What is Double-spending?
The primary goal of blockchain technology is to create a reliable and secure digital money system. Before Bitcoin was invented, attempts to design a similar system had already been made, but they were all faced with the problem that transactions could be copied. This is a so-called double-spending problem that means the repeated spending of the same funds. In decentralized systems, it occurs when the account sends the same amount of funds to several recipients at the same time (before the first transaction is included in the block).
Double-spending is an instance in which a transaction uses the same input as another transaction that has already been broadcast on the network. Bytes (digital data) is much easier to copy than paper money. It is a very serious problem that can result in inflation and a lack of confidence in the currency, rendering its worthless
Imagine: A person comes into a cafe and buys a cup of coffee for $5, the money is transferred to the cash desk and it is impossible to spend these funds twice. Digital currencies are not physically transferred, so the funds remain in the wallet before the transaction is verified and executed. It means that a re-payment (double-spending) is possible in the period between sending and confirming the transaction.
In the case of a cup of coffee, the person has paid in cash, so the payment was confirmed immediately by the cashier and the cash register. In the field of digital money, anyone can copy the funds and make a double-spent anywhere else. Such a scheme is present in real life, for example, the same apartments can be sold to a few people by fraud. Due to the red tape, it takes time for the change of ownership to be reflected in the registries.
Blockchain as a decision
The blockchain concept solves the problem of double-spending with the transaction confirmation mechanism. It is a ledger, which keeps a chronologically ordered record of transactions with timestamps. For example, in the Bitcoin network, a block containing a group of transactions is added to the ledger every 10 minutes, and all the nodes save a copy of the blockchain. Bitcoin uses a consensus algorithm known as Proof-of-Work (PoW) to avoid the need for centralized control. Instead of requiring a trusted third party to verify that transactions are not duplicated, a decentralized group of miners performs this task. Blockchain ensures that it can be proven that any user spending BTC really is in possession of those bitcoins.

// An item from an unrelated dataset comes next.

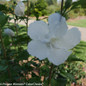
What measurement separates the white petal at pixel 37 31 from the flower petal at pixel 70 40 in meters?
0.08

Suppose you have 1 BTC that you’re trying to spend twice. You sent 1 BTC to the B wallet from your BTC-address, then sign and send the same 1 BTC to the wallet C. Both transactions go to an unconfirmed pool of transactions: the first transaction (to B wallet) has been verified by the miners, confirmed, and added to the new block. The second transaction (to wallet C) does not receive a sufficient number of confirmations, as it is already considered invalid by the miners. What happens if both transactions are accepted simultaneously by the miners? The transaction which receives the maximum number of confirmations will be included in the blockchain. The other is not going to be added. In order to be safe, the recipient needs to wait for a couple of confirmations. Until the transaction is confirmed and received, it is not considered to have been executed. Confirmations are blocks containing all the transactions that have been validated by the blockchain. All the blocks are linked to the previous ones, and therefore all the transactions are also linked. A transaction does not necessary to be confirmed earlier than the other, but must be in the longest chain.
Types of attack
There are different types of hacker attacks on the network in the cryptocurrency world.
The attacker sends the same coins to two different addresses very quickly. The seller accepts the fact of payment without confirmation from the network. Thus, only one of the recipients will receive the funds.
In this case, the hacker must also be a miner. The attacker sent coins from his wallet A to their Wallet B and then tryes to find a block with this transaction. After that, he’s going to make the same transaction to the seller wallet C. If the seller considers that the goods have been paid, without confirming the transaction on the network, the attacker will choose the block with the first transaction (from wallet A to wallet B) and validate it. The transaction sent to wallet C will remain unconfirmed.
It is a combined attack made up of the two schemes described above. Vector76 is based on intentional block branching and lasts only 10 minutes.
Brute force attack
After the recipient receives the necessary number of confirmations and ships the goods, the attacker branches (forking) the blockchain and receives the funds back. The success of the attack depends directly on the hashing power of the fraudster ‘s equipment.
If the attacker holds most of the network’s power (more than 51%), double-spending is possible according to the scheme described above, but with a 100% guarantee of success. An attacker is able to generate blocks faster than the rest of the network and creates their own blockchains for dishonest transactions.
You need to wait for a few confirmations to ensure security and protection against double-spending. The more blocks added the more secure the transaction is:
- 0 confirmations: the transaction has been broadcast across the network but has not been included in any block. So-called unconfirmed transactions are not be trusted.
- 1 confirmation: The transaction has been validated and included in a block, and the double-spend risk decreases but is still possible.
- 6 confirmations: In the case of Bitcoin, the network has spent one hour protecting the transaction and an attacker would require a significant amount of network hashing power to make double-spend.
As you see one confirmation is not enough, it is recommended to wait for 6 or more network confirmations. After successful completion, users will be able to see the transaction data in the wallet with their identifier. Anyone can find an identifier using a blockchain explorer to check the number of confirmations that have been made for a particular transaction.